The Parent Company and the Product Classification were added by ICIJ.
The parent company information is based on 2017 public records. The device classification information comes from FDA’s Product Classification by Review Panel, based on matches of data from the U.S. and Brazil.

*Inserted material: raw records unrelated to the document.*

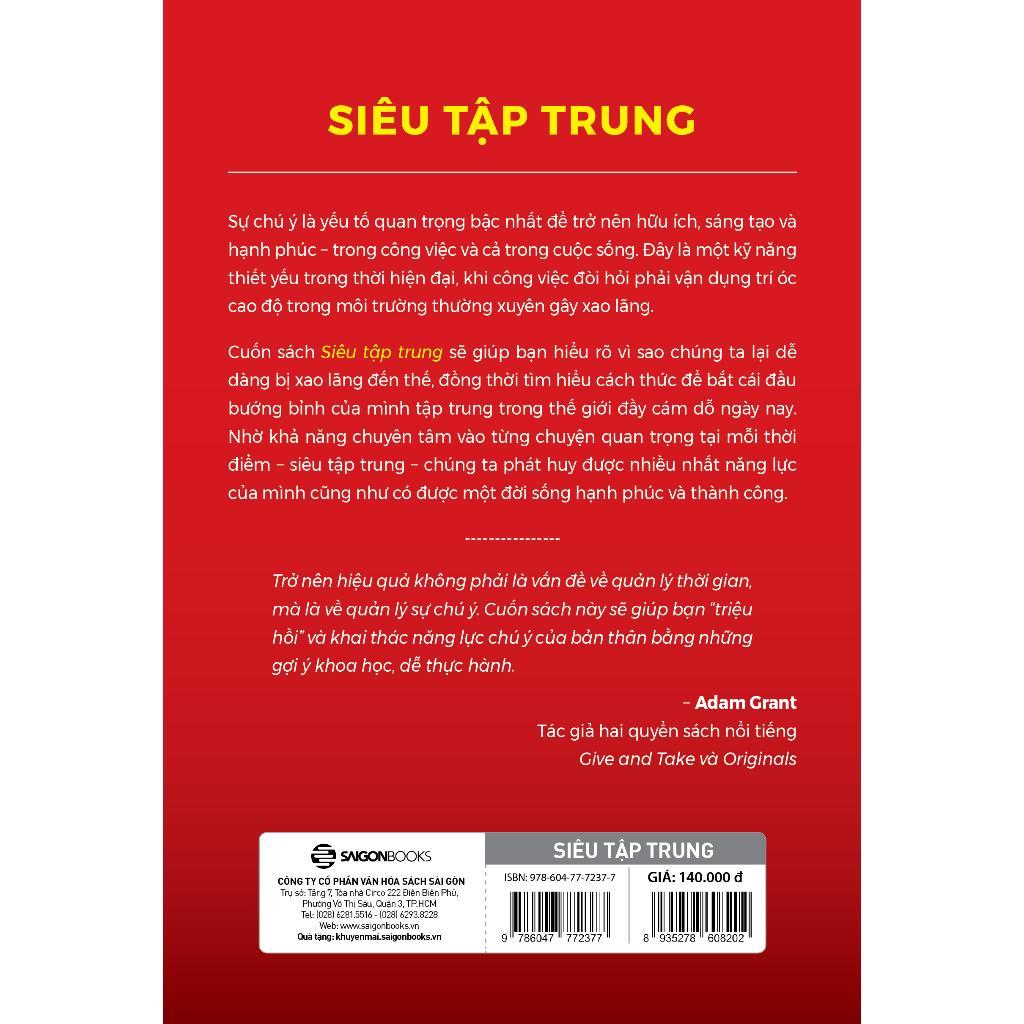 Sách - Siêu Tập Trung - Chris Bailey - Saigon Books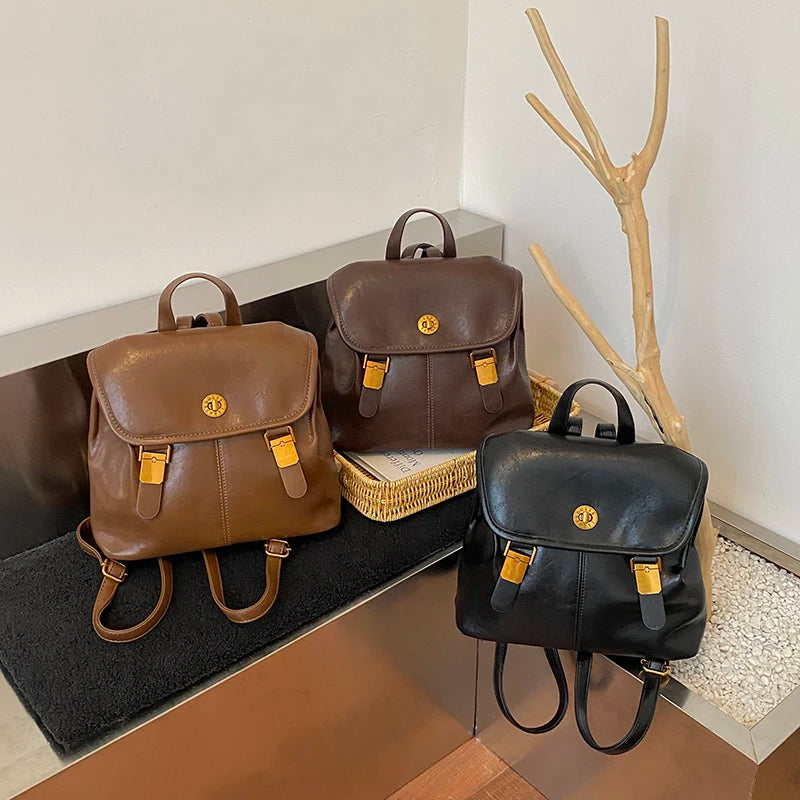 Small Pu Leather Backpacks Fashion Vintage Luxury Bag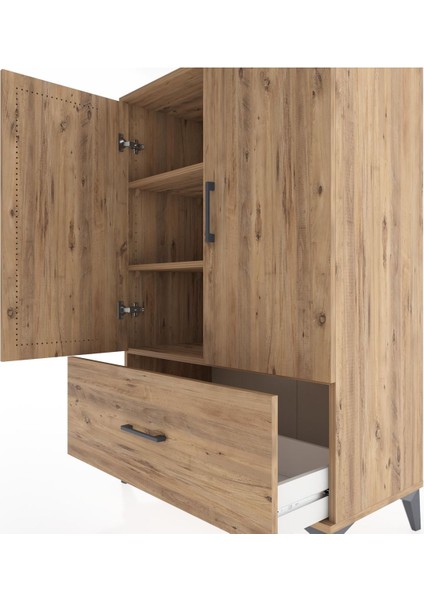 Hyperion Dolap 3 Raflı Tek Çekmeceli 2 Kapaklı 88X44X134 Çam-Çam indirimleri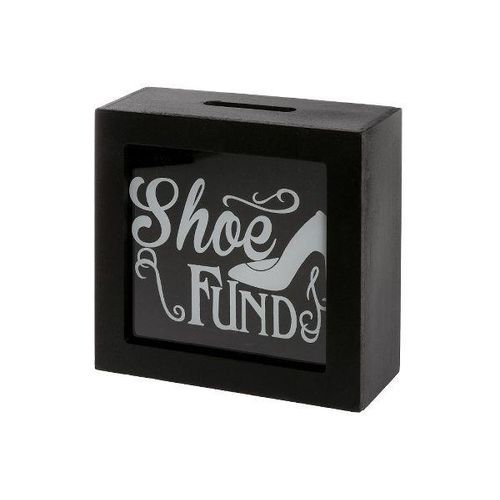 4250965952289 - Spardose MYFLAIR MÖBEL & ACCESSOIRES Senna schwarz Spardosen schwarz Weitere Figuren Skulpturen Dekofiguren eckig 15x15 cm mit Schriftzug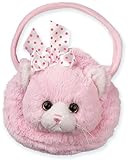 Bearington 7-Inch Pink Stuffed Cat Purse, Meow Meow Carrysome Handbag with Soft Kitty Face and Polka Dot Bow, Cute Shoulder Bag for Kids, Adorable Gift for Girls and Kids Who Love Animals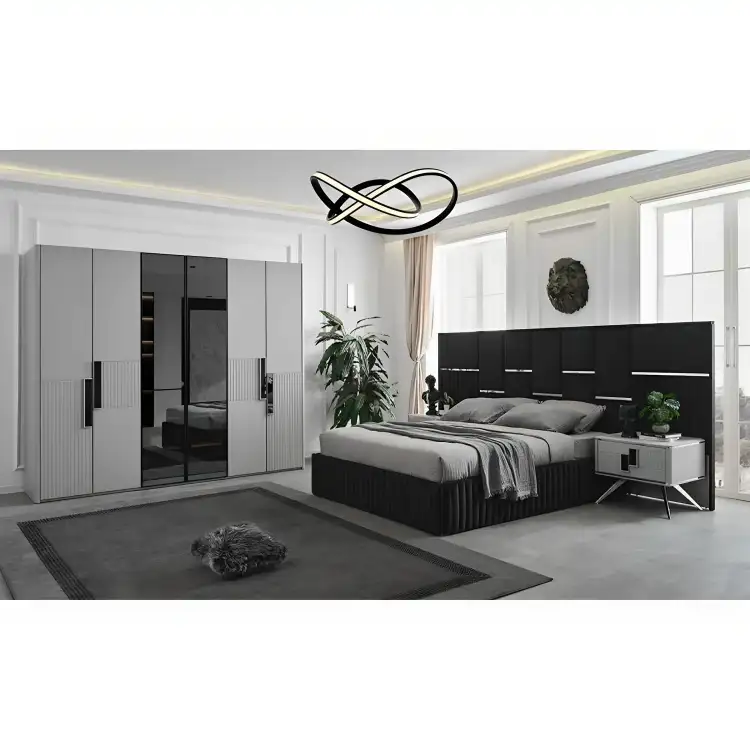 غرفة نوم مودرن مصنوعة من خشب كونتر طبيعي عالي الجودة MS-9235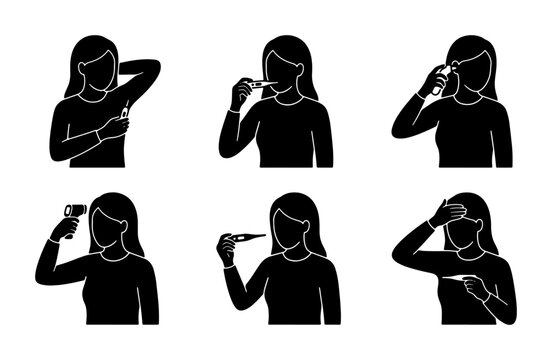 Personal Hygiene Routine Icons, Woman Applying Deodorant, Brushing Teeth, Applying Eye Drops, Using Thermometer, Health Care Vector Set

Notas adicionales en la data
UNTIL THIS DATE DOES NOT CONSERT PRODUCT REGISTRATION IN BRAZIL
Causa
Ecri has received failure reports from the assembly equipment which result in the equipment collapse or in the injury / involvement of patients or team members. fault reports included cracking of arm bracket or bracket of bracket machine. ecri affirms that these faults of the mounting equipment are generally resulting from inadequate decisions of installation, defective equipment or lower quality, misuse of equipment or wear and normal break.
Acción
ECRI MAKES THE FOLLOWING RECOMMENDATIONS: (1) REPORT TO EMPLOYEES THAT ASSEMBLING EQUIPMENT MAY FAIL AND CAUSE CORPORATE INJURY (2) DEFINE WHICH DEPARTMENT SHALL BE RESPONSIBLE FOR ROUTINE INSPECTIONS AND PREVENTIVE MAINTENANCE, AND REPORT THE EVIDENCE OF DAMAGE TO ASSEMBLY EQUIPMENT A THIS DEPARTMENT. (3) REPORT TO EMPLOYEES THAT THE ASSEMBLY EQUIPMENT MAY BE DAMAGED BY ITS BRUSK / UNUSED USE AND THAT THIS MUST BE HANDLED AS CAREFULLY AS MUCH AS THE MEDICAL EQUIPMENT AFFECTED IN IT. (4) INSPECT THE INSTALLATION OF THE MOUNTING EQUIPMENT TO ENSURE THAT STRUCTURES AND SUITABLE COMPONENTS ARE USED. (5) TURN THE ASSEMBLY EQUIPMENT INSPECTION PART OF THE INSPECTION ROUTINE OF ITS INSTALLATIONS AND ITS PREVENTIVE MAINTENANCE PROGRAM.